[Document text]
Ninety-three percent of respondents reported utilizing multi-gene panels more frequently than single gene panels. Testing for biomarkers associated with the earliest FDA-approved agents (2013–2017) for non-squamous NSCLC (EGFR, ALK, ROS1, and BRAF) were reported by 97% of respondents, with no difference between community versus academic oncologists, or generalists versus specialists. Testing for biomarkers associated with agents approved starting in 2018 for non-squamous NSCLC was higher among providers at academic sites than those at community practices (MET: 95% vs. 81% [p = 0.005]; RET: 91% versus 80% [p = 0.041]; NTRK: 89% vs. 81% [p = 0.18]) and higher among lung cancer specialists than generalists (MET: 95% vs. 84% [p = 0.024]; RET: 93% versus 82% [p = 0.040]; NTRK: 93% versus 79% [p = 0.015]). Testing for KRAS and HER2 biomarkers, neither of which had FDA-approved targeted therapies at survey time, was above 70% for all subsets and above 85% among thoracic oncologists and providers at academic sites.

Reported biomarker testing rates were also high in patients with squamous NSCLC. The frequency of testing for EGFR, BRAF, NTRK, MET, RET, KRAS, ROS1, ALK, and HER2 was between 69% and 80% overall, with no significant difference between provider subgroups.

Ninety-five percent of respondents reported testing for both actionable biomarkers and PD-L1 in non-squamous NSCLC patients prior to starting immunotherapy. If a patient with NSCLC was started on a treatment regimen based on PD-L1 expression and an actionable mutation was later identified, two-thirds of respondents would change treatment to corresponding targeted therapy, while one-third would either not change treatment or would change only if initial treatment was intolerable or led to progression. Additionally, if an actionable mutation was identified from circulating-tumor DNA and no PD-L1 expression was available from tissue, 30% of specialists reported “never obtaining a fresh tissue biopsy, even when possible” compared with only 8% of generalists (p = 0.001).

Rates of blood-based molecular testing were low, and no significant differences in use were observed between community and academic respondents or between generalists and specialists. In non-squamous NSCLC, the largest percentage of respondents (45%) reported ordering blood-based molecular testing for less than 25% of patients. In squamous NSCLC, low rates of blood-based molecular testing were more common, with 68% of respondents ordering for <25% of patients and 22% of respondents not ordering blood testing at all. When considering all cases of NSCLC regardless of histology, 59% of respondents reported having used blood-based molecular testing alone (without tissue) to make initial treatment decisions; 77% of respondents reported having used blood-only testing to make treatment decisions at progression.
[/Document text]
[Dataset]
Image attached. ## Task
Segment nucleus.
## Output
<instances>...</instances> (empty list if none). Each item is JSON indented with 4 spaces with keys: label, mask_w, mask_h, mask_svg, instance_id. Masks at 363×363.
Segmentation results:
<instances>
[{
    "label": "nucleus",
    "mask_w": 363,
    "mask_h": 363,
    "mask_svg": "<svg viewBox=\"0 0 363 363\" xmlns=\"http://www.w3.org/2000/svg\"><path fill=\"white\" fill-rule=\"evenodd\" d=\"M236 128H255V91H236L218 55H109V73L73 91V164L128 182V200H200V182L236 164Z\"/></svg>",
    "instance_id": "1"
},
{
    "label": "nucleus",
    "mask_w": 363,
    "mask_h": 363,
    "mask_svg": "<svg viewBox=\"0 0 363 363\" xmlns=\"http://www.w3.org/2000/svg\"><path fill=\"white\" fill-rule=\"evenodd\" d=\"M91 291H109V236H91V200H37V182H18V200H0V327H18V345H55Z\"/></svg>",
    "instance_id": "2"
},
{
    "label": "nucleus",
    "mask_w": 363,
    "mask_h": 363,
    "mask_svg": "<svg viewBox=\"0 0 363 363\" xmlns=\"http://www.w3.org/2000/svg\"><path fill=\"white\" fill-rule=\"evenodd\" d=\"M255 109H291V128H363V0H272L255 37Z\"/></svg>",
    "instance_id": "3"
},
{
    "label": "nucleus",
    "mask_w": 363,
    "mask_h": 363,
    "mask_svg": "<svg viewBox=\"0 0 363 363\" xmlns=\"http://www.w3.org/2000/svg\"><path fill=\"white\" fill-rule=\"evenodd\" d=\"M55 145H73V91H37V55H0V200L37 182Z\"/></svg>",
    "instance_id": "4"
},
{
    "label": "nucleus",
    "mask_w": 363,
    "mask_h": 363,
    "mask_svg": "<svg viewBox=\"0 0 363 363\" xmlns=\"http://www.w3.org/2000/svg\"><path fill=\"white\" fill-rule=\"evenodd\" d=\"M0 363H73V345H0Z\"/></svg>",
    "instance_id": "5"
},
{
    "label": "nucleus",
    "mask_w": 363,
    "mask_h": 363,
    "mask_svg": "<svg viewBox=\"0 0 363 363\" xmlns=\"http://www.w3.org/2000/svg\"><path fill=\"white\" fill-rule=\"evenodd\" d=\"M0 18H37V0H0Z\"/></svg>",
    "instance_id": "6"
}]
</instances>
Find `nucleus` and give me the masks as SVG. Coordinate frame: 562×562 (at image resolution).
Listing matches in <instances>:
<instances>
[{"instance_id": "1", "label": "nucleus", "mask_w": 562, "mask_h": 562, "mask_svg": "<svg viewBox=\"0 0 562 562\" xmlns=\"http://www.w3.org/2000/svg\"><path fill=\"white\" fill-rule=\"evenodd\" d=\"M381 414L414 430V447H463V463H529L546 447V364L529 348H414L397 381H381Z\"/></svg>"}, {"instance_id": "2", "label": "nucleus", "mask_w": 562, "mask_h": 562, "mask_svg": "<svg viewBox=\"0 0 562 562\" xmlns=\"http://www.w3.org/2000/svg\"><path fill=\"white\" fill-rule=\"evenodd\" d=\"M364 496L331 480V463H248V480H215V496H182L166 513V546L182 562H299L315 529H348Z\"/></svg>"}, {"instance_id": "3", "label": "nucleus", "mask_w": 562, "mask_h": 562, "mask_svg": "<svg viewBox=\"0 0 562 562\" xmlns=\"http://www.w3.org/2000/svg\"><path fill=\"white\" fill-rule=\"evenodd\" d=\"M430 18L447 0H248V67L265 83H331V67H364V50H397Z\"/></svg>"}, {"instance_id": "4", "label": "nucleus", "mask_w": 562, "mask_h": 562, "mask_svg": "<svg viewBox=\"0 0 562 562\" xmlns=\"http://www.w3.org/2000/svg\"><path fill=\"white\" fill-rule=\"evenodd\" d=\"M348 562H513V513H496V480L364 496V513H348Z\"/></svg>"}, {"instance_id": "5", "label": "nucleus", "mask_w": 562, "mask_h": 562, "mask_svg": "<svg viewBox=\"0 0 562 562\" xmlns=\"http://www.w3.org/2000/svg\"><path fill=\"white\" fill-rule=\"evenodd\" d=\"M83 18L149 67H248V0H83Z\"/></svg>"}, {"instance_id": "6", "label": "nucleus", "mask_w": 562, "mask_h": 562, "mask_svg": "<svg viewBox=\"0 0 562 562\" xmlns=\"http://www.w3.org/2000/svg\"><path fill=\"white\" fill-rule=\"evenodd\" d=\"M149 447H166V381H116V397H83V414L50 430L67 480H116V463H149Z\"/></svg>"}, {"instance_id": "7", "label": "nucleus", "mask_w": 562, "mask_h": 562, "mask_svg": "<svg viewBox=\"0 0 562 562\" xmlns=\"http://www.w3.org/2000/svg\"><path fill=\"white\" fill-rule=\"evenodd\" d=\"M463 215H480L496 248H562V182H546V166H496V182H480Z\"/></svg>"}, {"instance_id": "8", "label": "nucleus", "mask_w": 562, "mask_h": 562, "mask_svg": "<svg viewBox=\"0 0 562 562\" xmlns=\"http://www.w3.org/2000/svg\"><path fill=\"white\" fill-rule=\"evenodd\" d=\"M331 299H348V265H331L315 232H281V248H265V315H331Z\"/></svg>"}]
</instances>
[/Dataset]
> _What this task involves_
Answer from the biomarker testing text:
(a) What share of respondents reported testing for both actionable biomarkers and PD-L1 in non-squamous NSCLC patients before starting immunotherapy?
(b) Within what range did overall testing frequency for the listed biomarkers fall in squamous NSCLC?
(c) In squamous NSCLC, what percentage of respondents did not order blood testing at all?
Answer from the biomarker testing text only.

> _Task solution_
(a) 95%
(b) Between 69% and 80%
(c) 22%